Water Supply Act means the Water Supply (Safety and Reliability) Act 2008.
water supply emergency see section 25A.
water supply emergency declaration means a declaration made under section 25B.
water supply emergency regulation see section 25F.
water supply emergency response see section 25C.
water supply scheme means a water supply scheme for which a resource operations licence or interim resource operations licence has been issued.
water supply works means water infrastructure or other works for the supply of water or the storage, distribution or treatment of water.
water use plan see section 58.
water year, for a water management protocol, resource operations licence, operations manual, interim resource operations licence or water licence, means—
(a)the accounting period prescribed by regulation for the protocol, licence or manual; or
(b)until a period is prescribed under paragraph (a)—the accounting period stated in the protocol, licence or manual for taking water under the protocol, licence or manual.
Webbe-Weller review means the document dated March 2009 and called ‘Brokering balance: A public interest map for Queensland Government bodies—An independent review of Queensland Government boards, committees and statutory authorities—Part B report’.

Editor’s note—

A copy of the report is available for inspection at www.premiers.qld.gov.au/publications/categories/reviews/boards-committees/part-b-report.aspx.

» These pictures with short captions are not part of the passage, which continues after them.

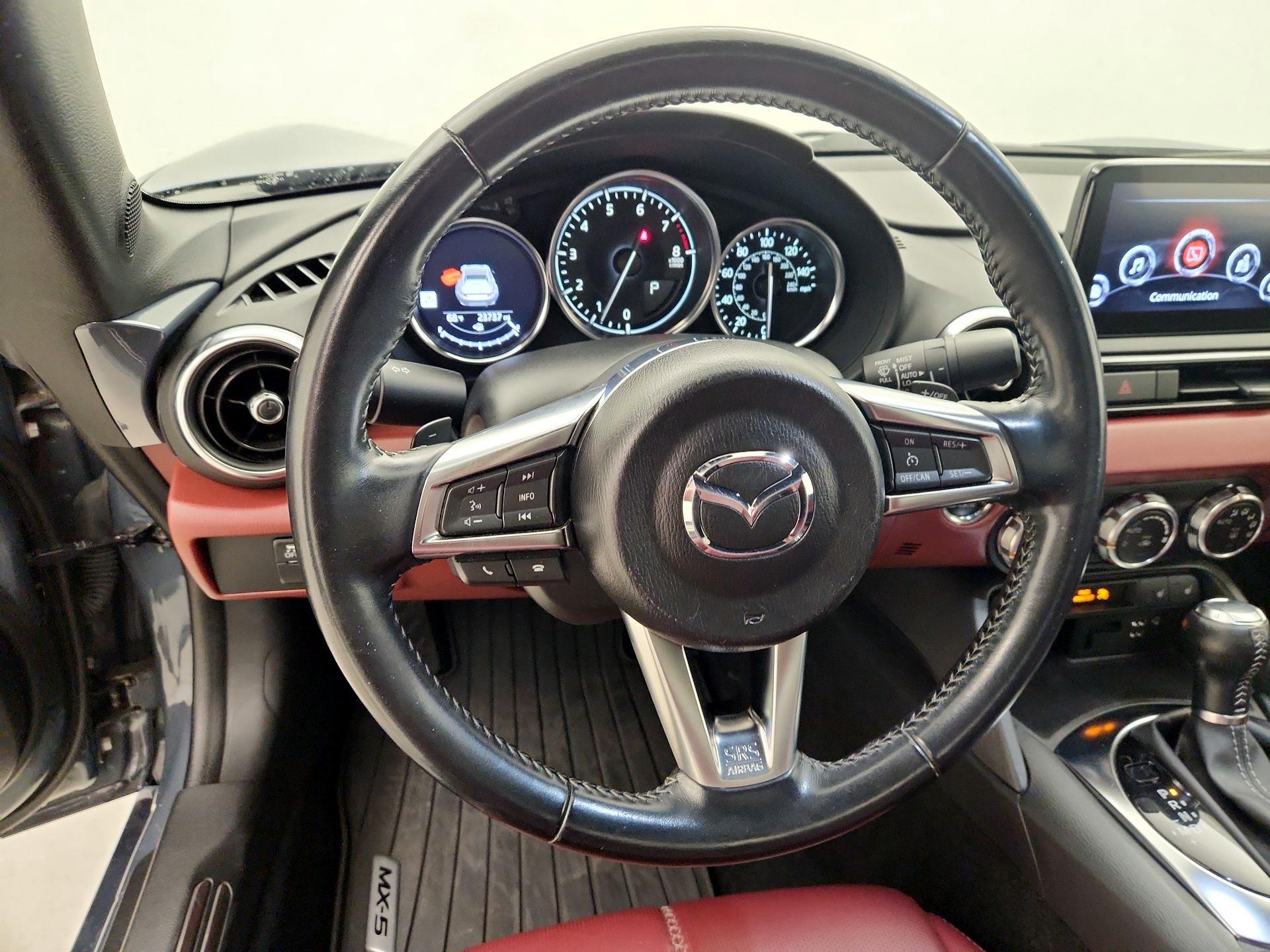 Thumbnail: 2020 Mazda MX-5 Miata - 10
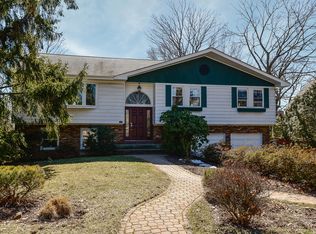 70 Belmont Ave, New Rochelle, NY 10801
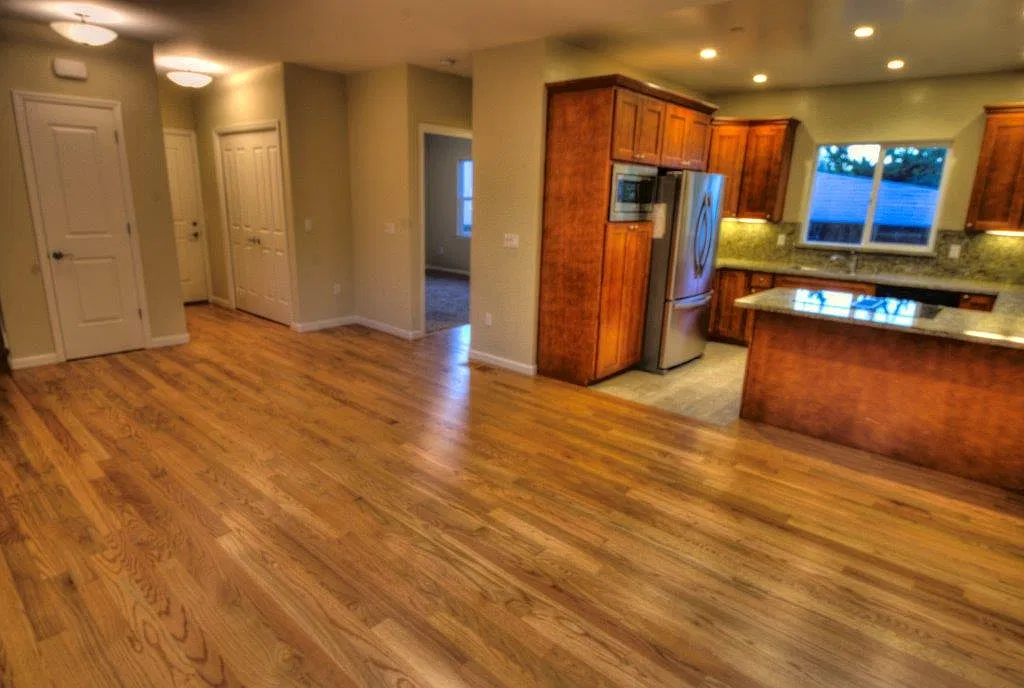 4 bed, 3.0 bath, 1800 sqft, $7,900 — Photo 3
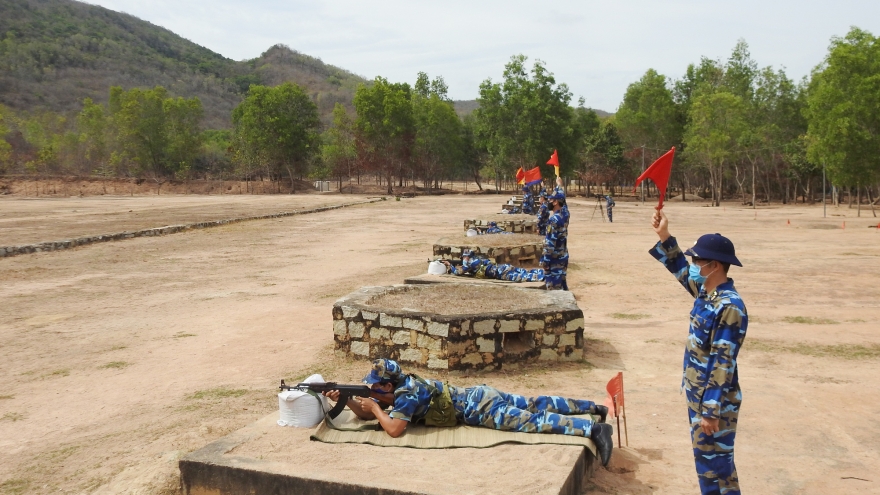 Hải đoàn 129 tổ chức Kiểm tra bắn đạn thật súng K54 và tiểu liên AK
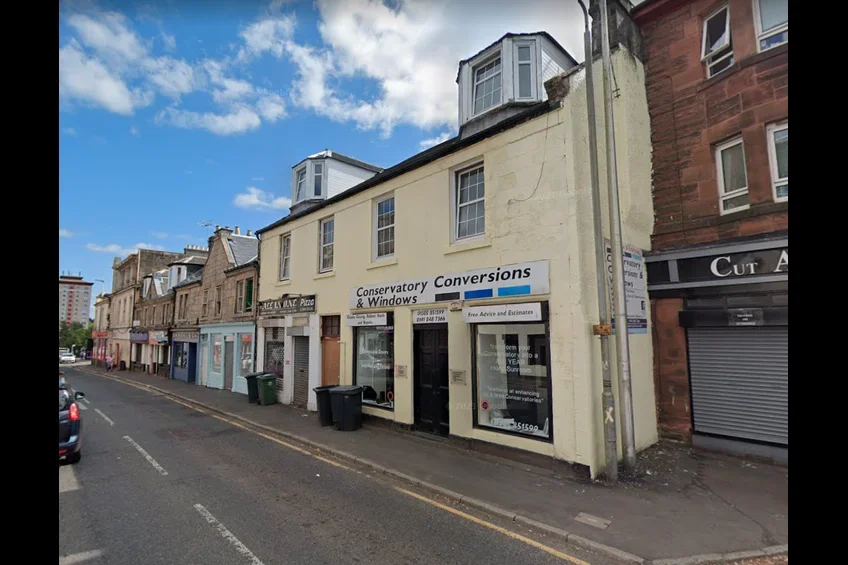 Flat High Street in Johnstone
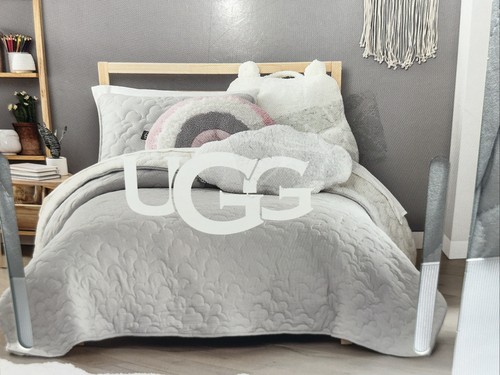 NEW--UGG Devon Sherpa 2-Piece Twin/Twin XL Reversible Comforter Set GLACIER GRAY - Picture 4 of 11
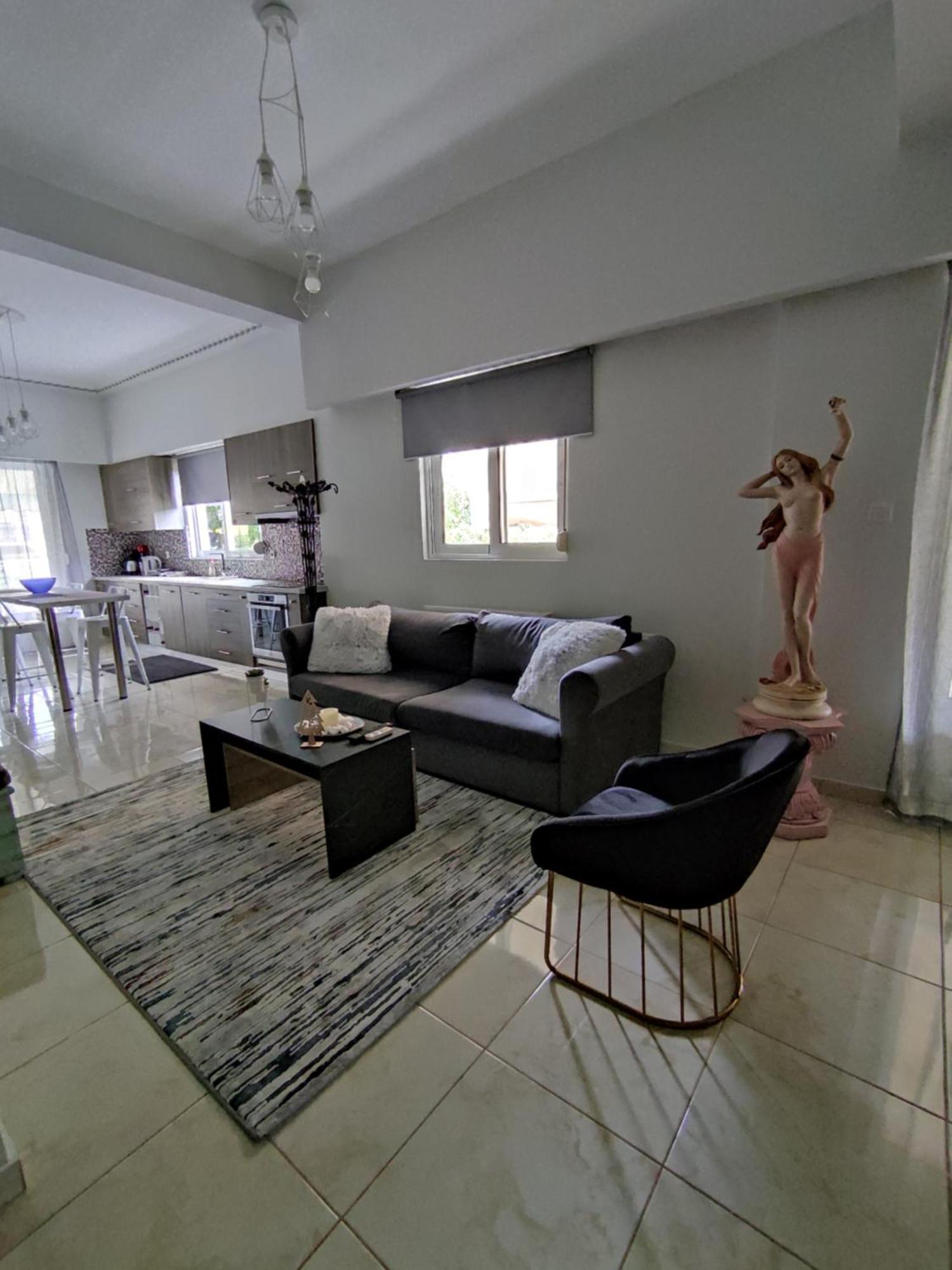 D&D Apartment Pyrgos  Bagian luar foto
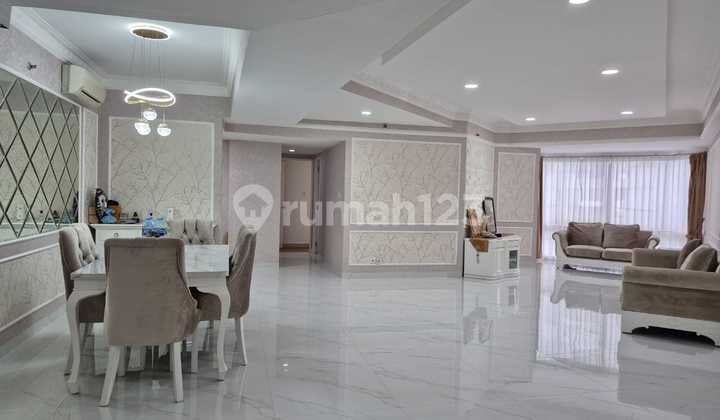 Taman Anggrek Kondo 3+1, Luxury, Cakep Sekali Apartemen Miltonia 3 Kamar Tidur Furnished Bagus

weir means a barrier constructed across a watercourse below the outer banks of the watercourse that hinders or obstructs the flow of water in the watercourse.
Wenlock Basin, for chapter 8, part 3C, division 1, see section 992G.
work performance arrangement means an arrangement under which an employee of a government entity performs work for another government entity.
works means—
(a)operations of any kind and all things constructed, erected or installed for the purposes of this Act; and
(b)any land used for the operations.